— Input for this task —
----------

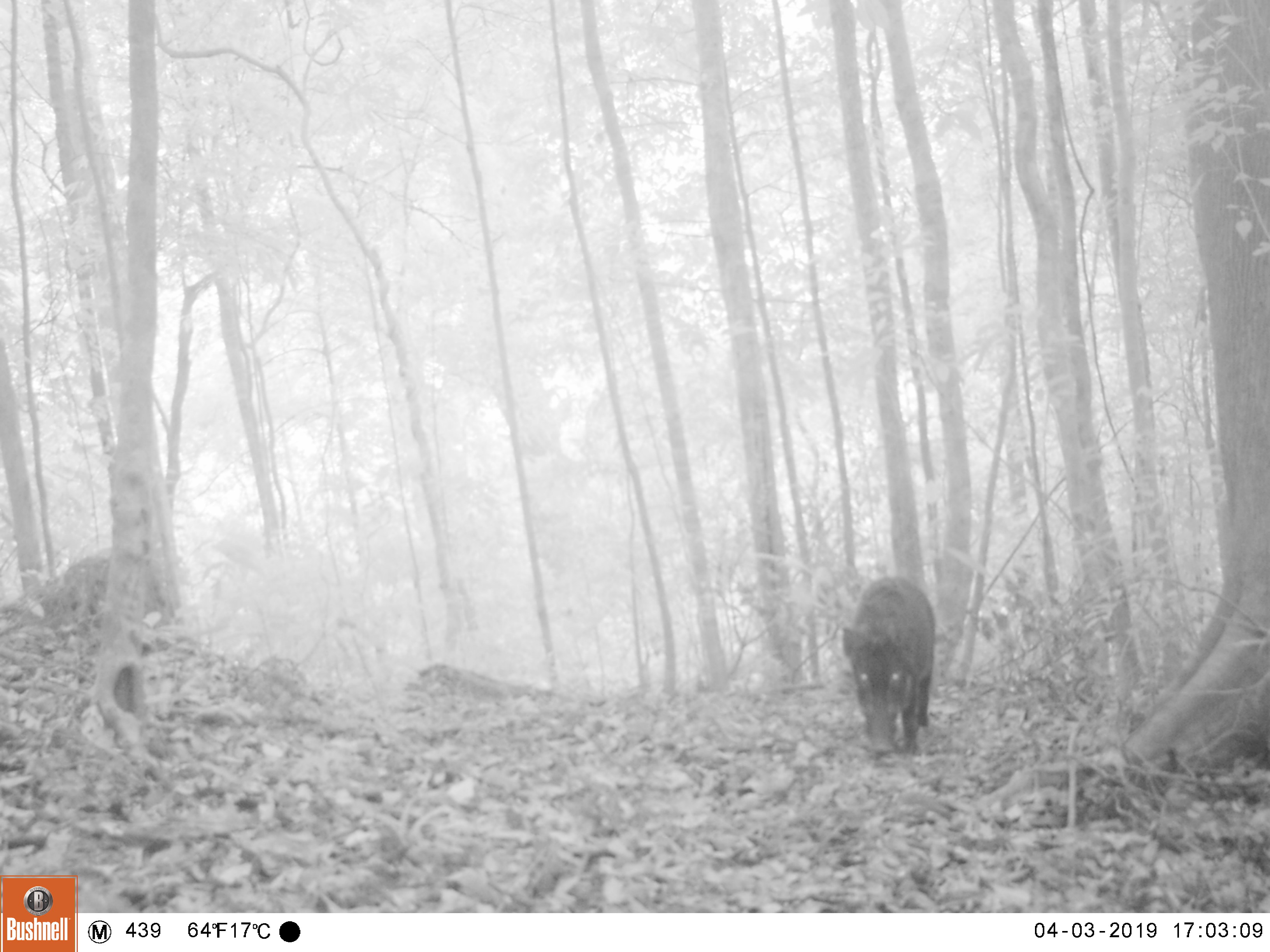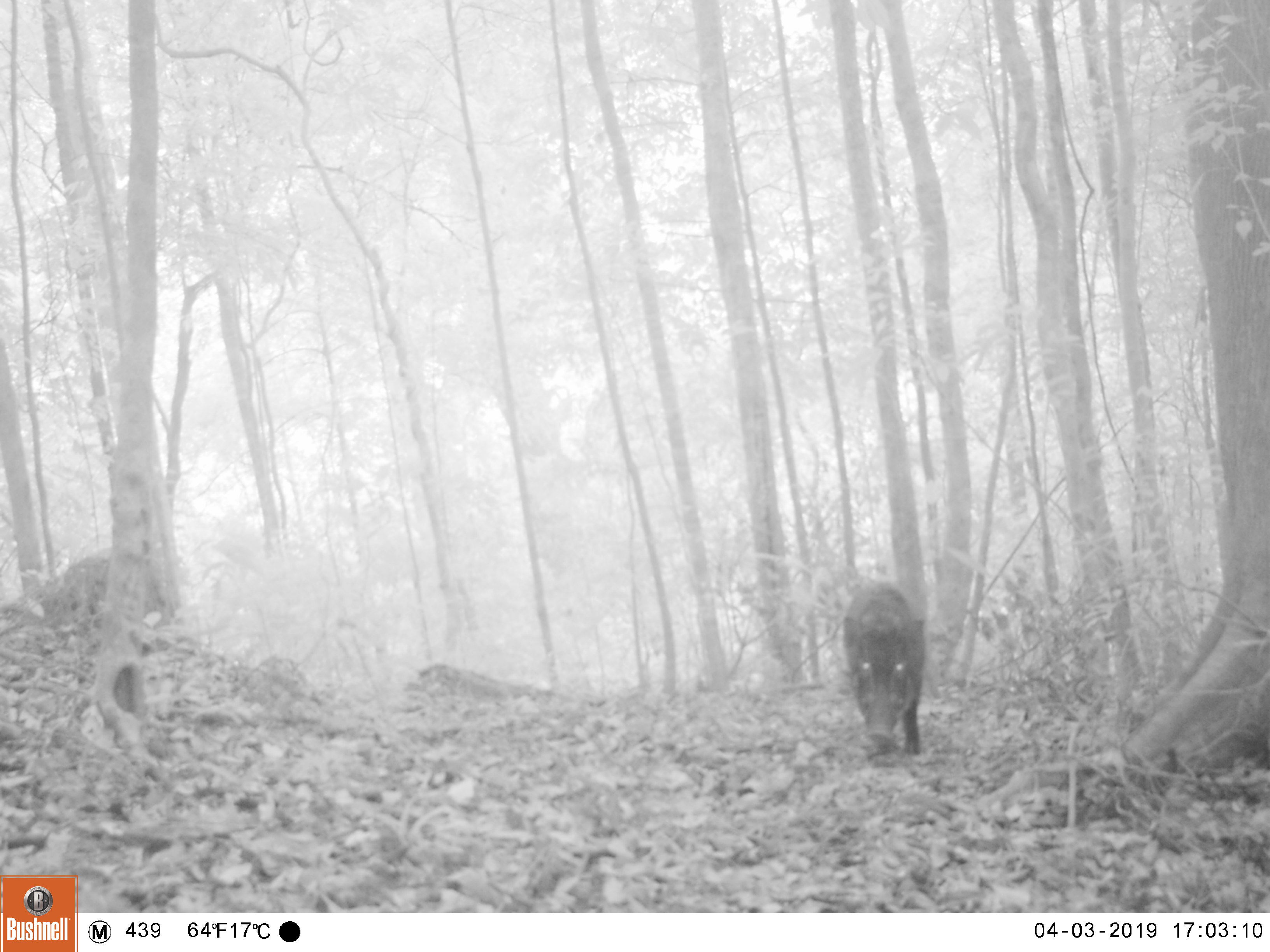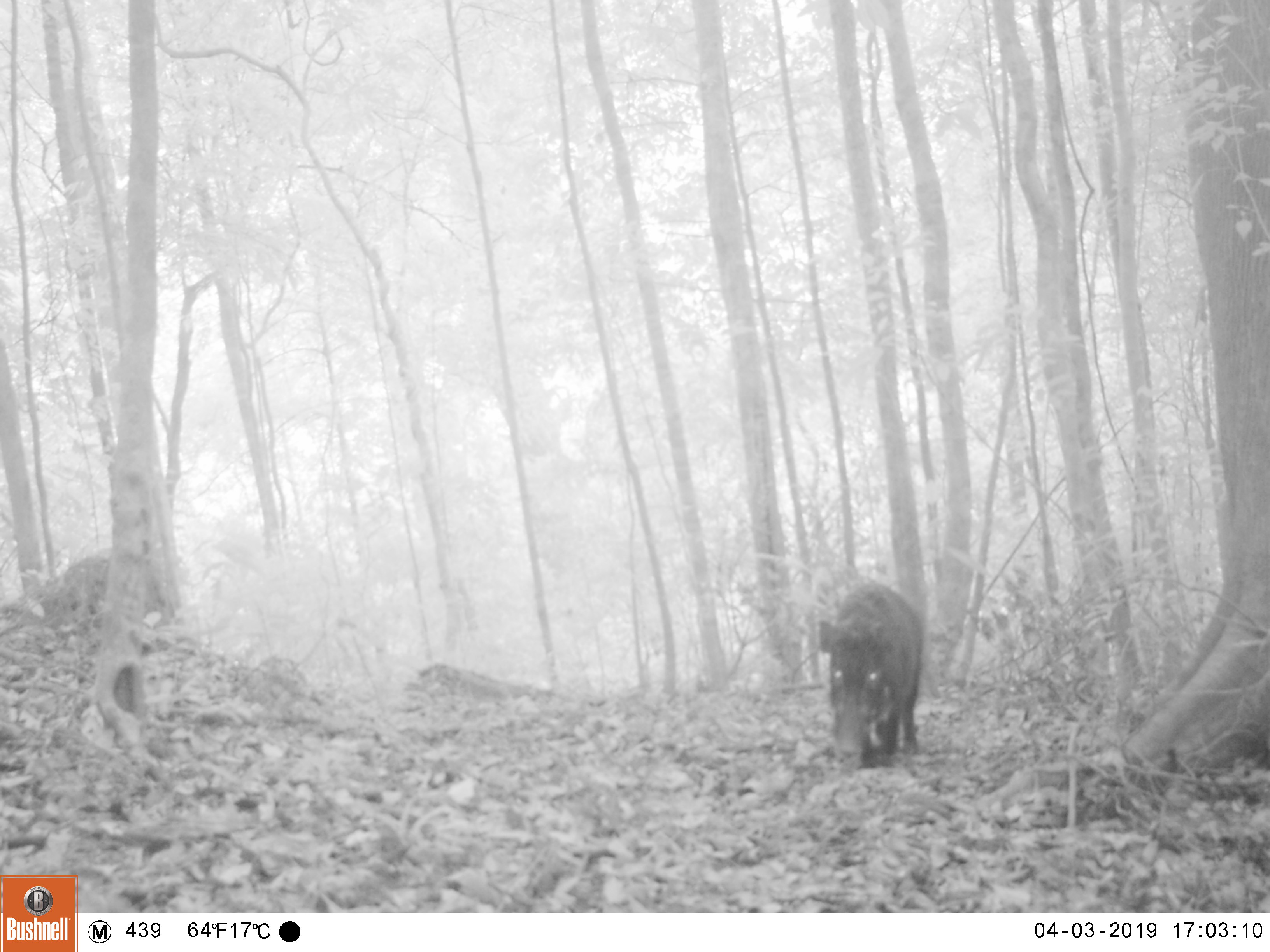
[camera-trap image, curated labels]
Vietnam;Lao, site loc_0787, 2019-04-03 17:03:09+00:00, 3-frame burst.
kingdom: Animalia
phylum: Chordata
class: Mammalia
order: Artiodactyla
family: Suidae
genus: Sus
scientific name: Sus scrofa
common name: eurasian wild pig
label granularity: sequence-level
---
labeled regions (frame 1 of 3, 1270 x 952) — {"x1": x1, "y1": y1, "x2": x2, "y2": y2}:
eurasian wild pig: {"x1": 840, "y1": 573, "x2": 935, "y2": 755}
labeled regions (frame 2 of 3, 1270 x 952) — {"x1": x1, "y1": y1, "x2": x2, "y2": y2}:
eurasian wild pig: {"x1": 840, "y1": 578, "x2": 926, "y2": 755}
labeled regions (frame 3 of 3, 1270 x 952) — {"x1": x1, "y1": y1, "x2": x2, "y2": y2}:
eurasian wild pig: {"x1": 817, "y1": 578, "x2": 924, "y2": 760}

----------

— Exercise description —
Your output should be an exact copy of the lines from the one containing "kingdom: Animalia" through the last line of the data above.

— Answer space —
kingdom: Animalia
phylum: Chordata
class: Mammalia
order: Artiodactyla
family: Suidae
genus: Sus
scientific name: Sus scrofa
common name: eurasian wild pig
label granularity: sequence-level
---
labeled regions (frame 1 of 3, 1270 x 952) — {"x1": x1, "y1": y1, "x2": x2, "y2": y2}:
eurasian wild pig: {"x1": 840, "y1": 573, "x2": 935, "y2": 755}
labeled regions (frame 2 of 3, 1270 x 952) — {"x1": x1, "y1": y1, "x2": x2, "y2": y2}:
eurasian wild pig: {"x1": 840, "y1": 578, "x2": 926, "y2": 755}
labeled regions (frame 3 of 3, 1270 x 952) — {"x1": x1, "y1": y1, "x2": x2, "y2": y2}:
eurasian wild pig: {"x1": 817, "y1": 578, "x2": 924, "y2": 760}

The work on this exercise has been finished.